We had a great night out on Friday: dinner at deVine, Elaine Paige concert at the State Theatre and an amazing new talent: New Zealand’s Nic Kyle. He nearly stole the night – brave of Elaine to gift him that but then I suppose it was in part the surprise and unexpected nature of it. We got what we expected from Elaine but, Nic, well, wow!
But, first, dinner. I like deVine, which is on the corner of Market Street and Clarence Street in Sydney’s CBD. It has a great wine list and the food – Italian style – is always tasty. It is a moody place, quite dark, and, on a Friday night, busy and loud. However, the sardines for the entrée (starter for my British friends) were very tasty and the egg papardelle with duck ragout & crisp sage were scrumptious. And I went for an Austrian – yes, Austrian, not a mistyped Australian – red wine for a change: 2006 Cabernet Merlot , Hartl Amicus, from Niederoesterreich. Find moreabout deVine here.
The State Theatre on Market Street, Sydney, is stunning. It was built in 1929 with spacious, high-ceilinged foyers and staircases covered with elaborate gilt decoration, accented in red. We had seats in the second row of the dress circle, which is great viewing. Catch a look at the virtual tour here.
Elaine Paige is nearing the end of a tour of New Zealand and Australia. She did two 50-minute halves of old favourites with a couple of new songs thrown and a quarter-set of jazz numbers.
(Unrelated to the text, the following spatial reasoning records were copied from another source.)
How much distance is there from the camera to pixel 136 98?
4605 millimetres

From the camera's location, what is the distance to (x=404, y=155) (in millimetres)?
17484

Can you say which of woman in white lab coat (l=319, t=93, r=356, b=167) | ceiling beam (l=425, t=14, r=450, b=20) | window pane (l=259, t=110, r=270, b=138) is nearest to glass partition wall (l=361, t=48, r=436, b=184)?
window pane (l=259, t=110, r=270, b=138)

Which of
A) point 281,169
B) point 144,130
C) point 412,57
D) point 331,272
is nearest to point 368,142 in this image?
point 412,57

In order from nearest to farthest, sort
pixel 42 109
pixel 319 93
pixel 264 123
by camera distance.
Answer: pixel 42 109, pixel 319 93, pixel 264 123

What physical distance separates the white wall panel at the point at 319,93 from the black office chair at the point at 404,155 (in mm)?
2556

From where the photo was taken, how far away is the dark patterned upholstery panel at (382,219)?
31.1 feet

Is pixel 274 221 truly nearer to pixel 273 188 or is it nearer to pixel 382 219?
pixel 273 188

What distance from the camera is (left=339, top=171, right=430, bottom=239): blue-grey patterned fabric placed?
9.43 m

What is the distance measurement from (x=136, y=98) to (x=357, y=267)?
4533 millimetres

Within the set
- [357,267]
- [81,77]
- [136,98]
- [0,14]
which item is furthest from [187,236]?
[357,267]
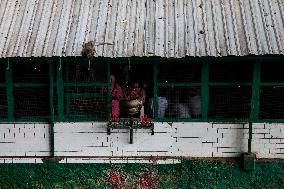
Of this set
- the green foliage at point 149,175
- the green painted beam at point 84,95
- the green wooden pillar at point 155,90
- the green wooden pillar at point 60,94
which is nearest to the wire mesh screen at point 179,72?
the green wooden pillar at point 155,90

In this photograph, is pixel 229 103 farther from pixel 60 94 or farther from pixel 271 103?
pixel 60 94

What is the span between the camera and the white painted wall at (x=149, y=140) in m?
11.2

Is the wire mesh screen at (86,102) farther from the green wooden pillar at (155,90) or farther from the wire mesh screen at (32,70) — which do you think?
the green wooden pillar at (155,90)

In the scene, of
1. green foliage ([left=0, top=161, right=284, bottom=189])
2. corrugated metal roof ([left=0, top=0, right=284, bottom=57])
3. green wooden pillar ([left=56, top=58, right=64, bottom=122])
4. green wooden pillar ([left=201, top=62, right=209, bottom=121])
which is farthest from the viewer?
green foliage ([left=0, top=161, right=284, bottom=189])

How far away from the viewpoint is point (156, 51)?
10.4 m

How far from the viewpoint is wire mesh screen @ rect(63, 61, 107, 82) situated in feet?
36.2

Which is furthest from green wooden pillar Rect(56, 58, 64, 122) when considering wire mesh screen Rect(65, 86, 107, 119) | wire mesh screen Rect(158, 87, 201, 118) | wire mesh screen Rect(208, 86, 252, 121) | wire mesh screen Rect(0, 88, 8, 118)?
wire mesh screen Rect(208, 86, 252, 121)

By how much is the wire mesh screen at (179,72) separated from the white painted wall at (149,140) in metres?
1.07

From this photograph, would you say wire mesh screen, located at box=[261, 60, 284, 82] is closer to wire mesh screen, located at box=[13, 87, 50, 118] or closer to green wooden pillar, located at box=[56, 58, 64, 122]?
green wooden pillar, located at box=[56, 58, 64, 122]

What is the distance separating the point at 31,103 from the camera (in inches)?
444

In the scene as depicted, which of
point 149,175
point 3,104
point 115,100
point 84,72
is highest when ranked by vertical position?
point 84,72

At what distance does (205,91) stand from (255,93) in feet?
3.80

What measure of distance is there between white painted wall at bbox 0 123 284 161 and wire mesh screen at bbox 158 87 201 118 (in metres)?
0.26

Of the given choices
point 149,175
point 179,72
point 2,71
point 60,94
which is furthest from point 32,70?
point 149,175
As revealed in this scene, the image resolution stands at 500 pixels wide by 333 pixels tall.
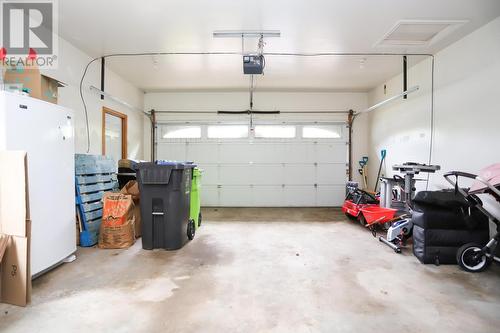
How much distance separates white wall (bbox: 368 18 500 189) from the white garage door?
66.2 inches

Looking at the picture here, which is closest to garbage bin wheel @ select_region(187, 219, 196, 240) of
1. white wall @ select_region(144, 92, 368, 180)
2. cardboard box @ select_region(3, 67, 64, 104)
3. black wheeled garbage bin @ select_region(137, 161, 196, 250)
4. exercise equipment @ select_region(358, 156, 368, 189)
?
black wheeled garbage bin @ select_region(137, 161, 196, 250)

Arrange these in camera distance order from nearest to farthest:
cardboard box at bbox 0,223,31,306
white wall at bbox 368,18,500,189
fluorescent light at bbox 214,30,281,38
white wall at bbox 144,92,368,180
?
cardboard box at bbox 0,223,31,306 → white wall at bbox 368,18,500,189 → fluorescent light at bbox 214,30,281,38 → white wall at bbox 144,92,368,180

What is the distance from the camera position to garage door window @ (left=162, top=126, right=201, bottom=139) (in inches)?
255

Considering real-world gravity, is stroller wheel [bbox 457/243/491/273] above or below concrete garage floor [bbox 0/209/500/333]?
above

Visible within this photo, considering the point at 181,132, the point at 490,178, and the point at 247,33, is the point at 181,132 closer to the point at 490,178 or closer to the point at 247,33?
the point at 247,33

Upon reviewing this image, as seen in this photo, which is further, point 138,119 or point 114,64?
point 138,119

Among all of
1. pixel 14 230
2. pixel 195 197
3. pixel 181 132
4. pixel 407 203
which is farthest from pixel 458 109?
pixel 181 132

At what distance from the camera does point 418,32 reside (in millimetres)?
3381

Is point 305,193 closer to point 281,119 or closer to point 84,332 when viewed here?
point 281,119

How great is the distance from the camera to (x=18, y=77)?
2.66 m

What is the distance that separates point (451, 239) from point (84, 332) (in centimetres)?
357

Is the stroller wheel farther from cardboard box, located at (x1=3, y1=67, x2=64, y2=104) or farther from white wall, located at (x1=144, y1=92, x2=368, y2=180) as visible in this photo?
cardboard box, located at (x1=3, y1=67, x2=64, y2=104)

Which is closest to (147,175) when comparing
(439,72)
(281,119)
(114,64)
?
(114,64)
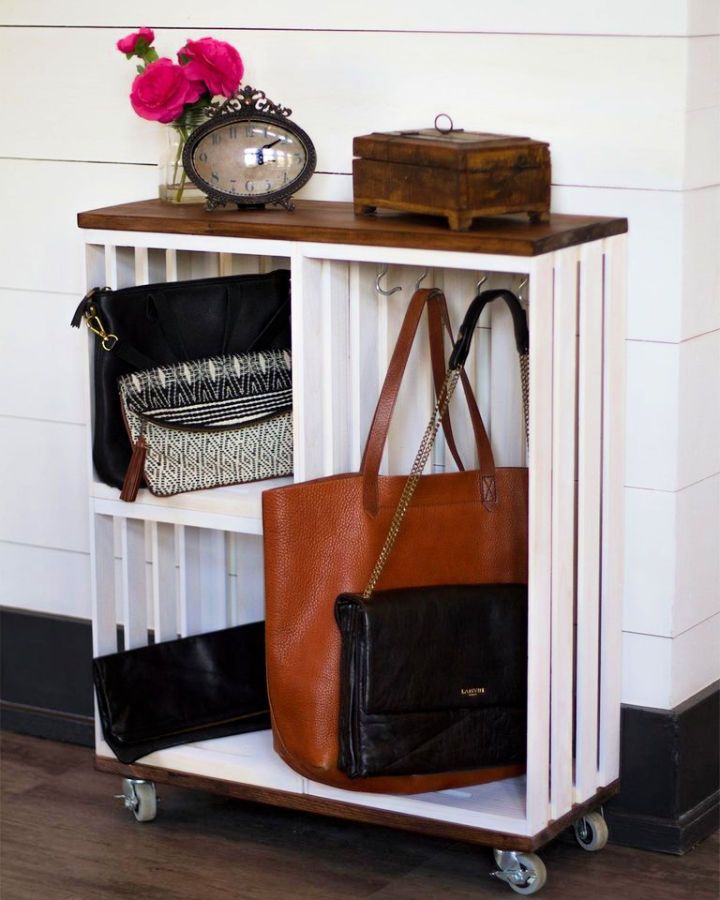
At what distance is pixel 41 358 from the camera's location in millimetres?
2758

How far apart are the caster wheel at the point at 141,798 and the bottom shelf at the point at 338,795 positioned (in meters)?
0.03

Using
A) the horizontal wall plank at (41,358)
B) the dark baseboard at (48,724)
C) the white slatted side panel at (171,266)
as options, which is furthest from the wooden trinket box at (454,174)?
the dark baseboard at (48,724)

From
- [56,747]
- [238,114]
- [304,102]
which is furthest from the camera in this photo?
[56,747]

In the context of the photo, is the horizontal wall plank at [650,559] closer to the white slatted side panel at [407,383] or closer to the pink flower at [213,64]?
the white slatted side panel at [407,383]

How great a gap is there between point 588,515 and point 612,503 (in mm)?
62

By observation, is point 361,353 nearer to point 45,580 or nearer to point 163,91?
point 163,91

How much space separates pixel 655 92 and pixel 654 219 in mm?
177

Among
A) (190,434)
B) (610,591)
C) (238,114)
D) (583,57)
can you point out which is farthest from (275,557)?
(583,57)

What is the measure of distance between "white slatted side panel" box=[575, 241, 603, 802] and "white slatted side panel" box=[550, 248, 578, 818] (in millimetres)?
19

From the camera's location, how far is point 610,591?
2230mm

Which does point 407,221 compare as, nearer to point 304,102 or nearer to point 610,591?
point 304,102

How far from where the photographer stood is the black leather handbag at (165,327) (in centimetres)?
226

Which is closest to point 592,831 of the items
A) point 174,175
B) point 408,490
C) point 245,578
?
point 408,490

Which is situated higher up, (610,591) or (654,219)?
(654,219)
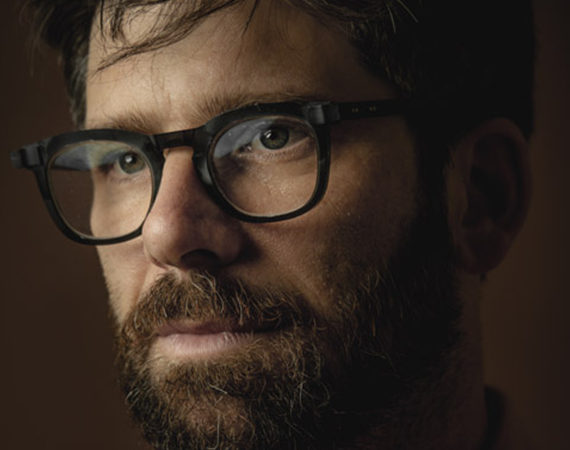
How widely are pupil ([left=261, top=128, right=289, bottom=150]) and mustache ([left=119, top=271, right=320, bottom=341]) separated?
0.25m

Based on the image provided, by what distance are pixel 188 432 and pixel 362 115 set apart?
0.65m

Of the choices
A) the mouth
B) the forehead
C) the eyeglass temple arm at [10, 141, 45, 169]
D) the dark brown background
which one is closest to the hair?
the forehead

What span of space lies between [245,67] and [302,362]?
523 mm

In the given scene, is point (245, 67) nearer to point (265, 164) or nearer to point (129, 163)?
point (265, 164)

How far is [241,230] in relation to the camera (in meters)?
1.17

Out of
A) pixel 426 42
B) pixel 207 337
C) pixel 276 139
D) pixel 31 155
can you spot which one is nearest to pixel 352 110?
pixel 276 139

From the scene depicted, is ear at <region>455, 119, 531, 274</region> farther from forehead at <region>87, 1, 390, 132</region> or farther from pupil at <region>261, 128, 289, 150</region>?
pupil at <region>261, 128, 289, 150</region>

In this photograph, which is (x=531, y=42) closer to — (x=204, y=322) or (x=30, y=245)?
(x=204, y=322)

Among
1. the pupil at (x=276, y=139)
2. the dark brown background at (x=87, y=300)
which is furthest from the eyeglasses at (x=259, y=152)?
the dark brown background at (x=87, y=300)

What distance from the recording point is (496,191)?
57.1 inches

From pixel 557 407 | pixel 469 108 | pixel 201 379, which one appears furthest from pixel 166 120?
pixel 557 407

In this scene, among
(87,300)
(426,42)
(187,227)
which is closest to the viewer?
(187,227)

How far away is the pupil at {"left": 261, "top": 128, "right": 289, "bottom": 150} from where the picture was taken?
3.90ft

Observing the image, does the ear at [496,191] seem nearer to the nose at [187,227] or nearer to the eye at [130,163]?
the nose at [187,227]
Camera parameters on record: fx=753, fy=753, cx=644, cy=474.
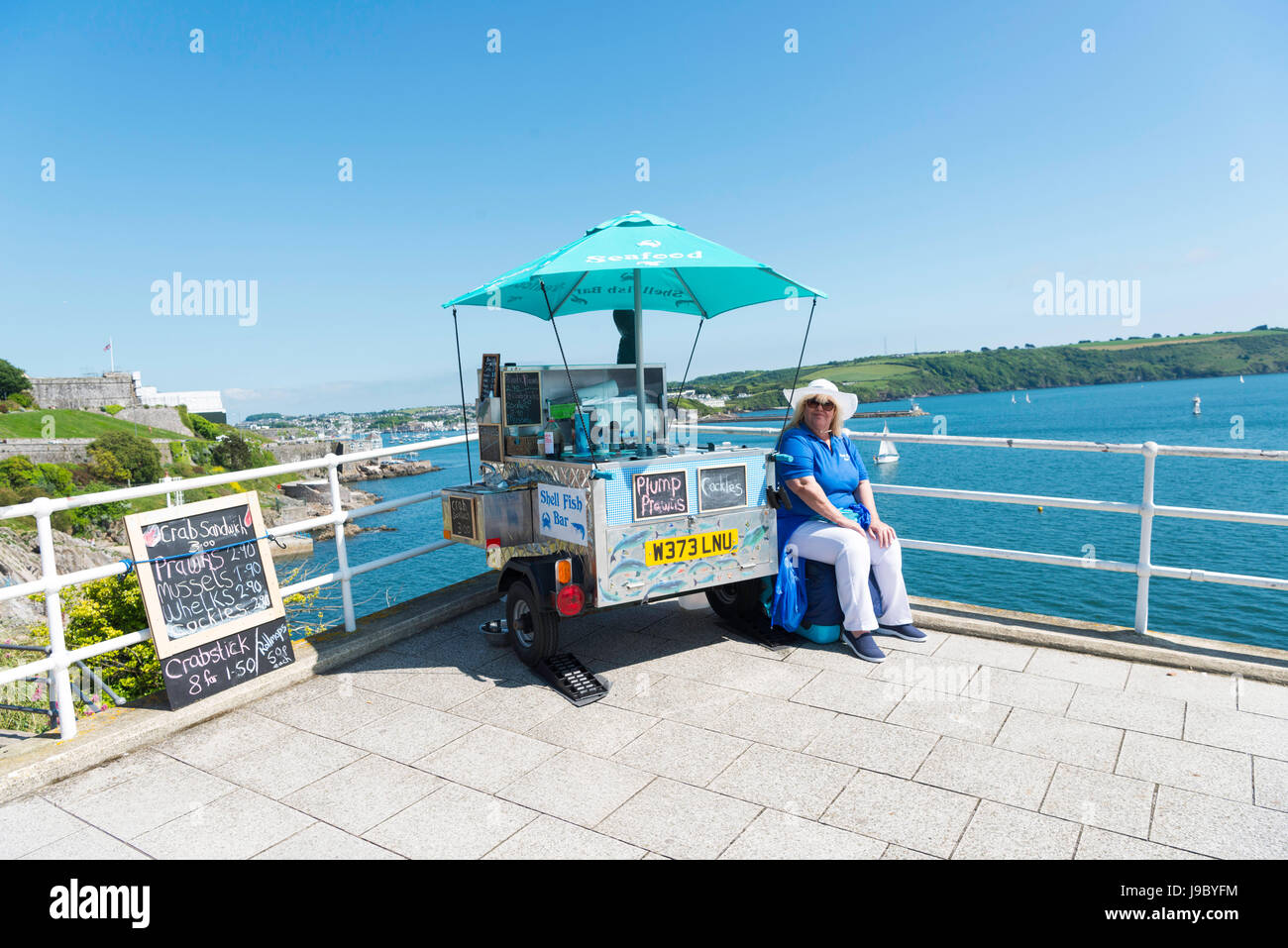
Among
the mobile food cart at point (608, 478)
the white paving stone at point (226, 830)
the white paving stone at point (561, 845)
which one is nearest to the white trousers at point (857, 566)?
the mobile food cart at point (608, 478)

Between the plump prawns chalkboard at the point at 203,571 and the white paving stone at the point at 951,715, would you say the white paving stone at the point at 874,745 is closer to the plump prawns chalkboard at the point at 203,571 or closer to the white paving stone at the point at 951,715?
the white paving stone at the point at 951,715

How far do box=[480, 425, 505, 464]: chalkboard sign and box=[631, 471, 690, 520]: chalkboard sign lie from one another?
50.5 inches

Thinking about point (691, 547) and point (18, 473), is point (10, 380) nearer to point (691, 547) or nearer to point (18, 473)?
point (18, 473)

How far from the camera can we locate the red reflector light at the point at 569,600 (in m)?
4.25

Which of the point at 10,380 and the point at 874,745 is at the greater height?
the point at 10,380

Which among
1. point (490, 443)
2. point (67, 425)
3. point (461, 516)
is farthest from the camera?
point (67, 425)

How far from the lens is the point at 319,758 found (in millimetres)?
3547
We liked her dramatic performances of her classic numbers best and my favourites were those I’d personally seen her sing on stage: Nobody’s Side and I know him so well from Chess and As if we never said goodbye from Sunset Boulevard.
It was interesting experiencing her artistic choices. I thought Don’t cry for me, Argentina was a bit fast and then All that Jazz was just in a very odd arrangement, which just lost the rhythmic finger-clicking that we all know from the film and most recent stage productions. However, it also seems to me that a singer should try new things.
She tackled Dreamed a Dream, from Les Misérables and made even more famous by Susan Boyle’s first appearance on Britain’s Got Talent. Her performance captured the raw anguish and heart-break of the moment better than most I’ve seen in the last year or so – and that includes several London stage versions.
She also sang The Closest Thing to Crazy, the Mike Batt song that launched Katie Melua onto the waiting world when Katie was 19. It was a choice that could have been designed to irritate Graham, a fan of the original. However, it was a great performance. My only argument was that, as well as changing the musical arrangement, I thought it would have been a moving addition to change the lyric. “Feeling 22, acting 17” is all very well for Katie but it could have made it a whole different story to sing: feeling 62, acting 17! And, I know it’s not polite to ask a lady’s age – but the emotion that could stir would be worth it! I’m tempted to try it at my next Karaoke, feeling 52, but I don’t want to have to wait 20 years for my next Karaoke! Think about it… Joke!
Graham was cock-a-hoop, having predicted her closing group of songs: Memories from Cats and Just One Look from Sunset Boulevard.
OK, I’m drivelling on and still haven’t got to NIC KYLE. Yes, that’s how you spell it: all sub-editors and bloggers, please copy.
After a brief overture, he opened the show, setting the scene for Evita’s big number with an awesome version of Oh, what a circus! Eat your hearts out, David Essex and Antonio Banderas! He dueted with Elaine on Nobody’s Side from Chess. He nailed Sunset Boulevard. He then stole the show twice: in the first half with a version of Burn for You, the John Farnham hit; and in the second with a dramatic rendition of Gethsemane from Jesus Christ Superstar. What impresses me most, thinking back on it, is that I didn’t know those songs very well and yet I was still amazed by the performance. The man has a great voice, presence and dramatic skill. Cast him in something big, someone!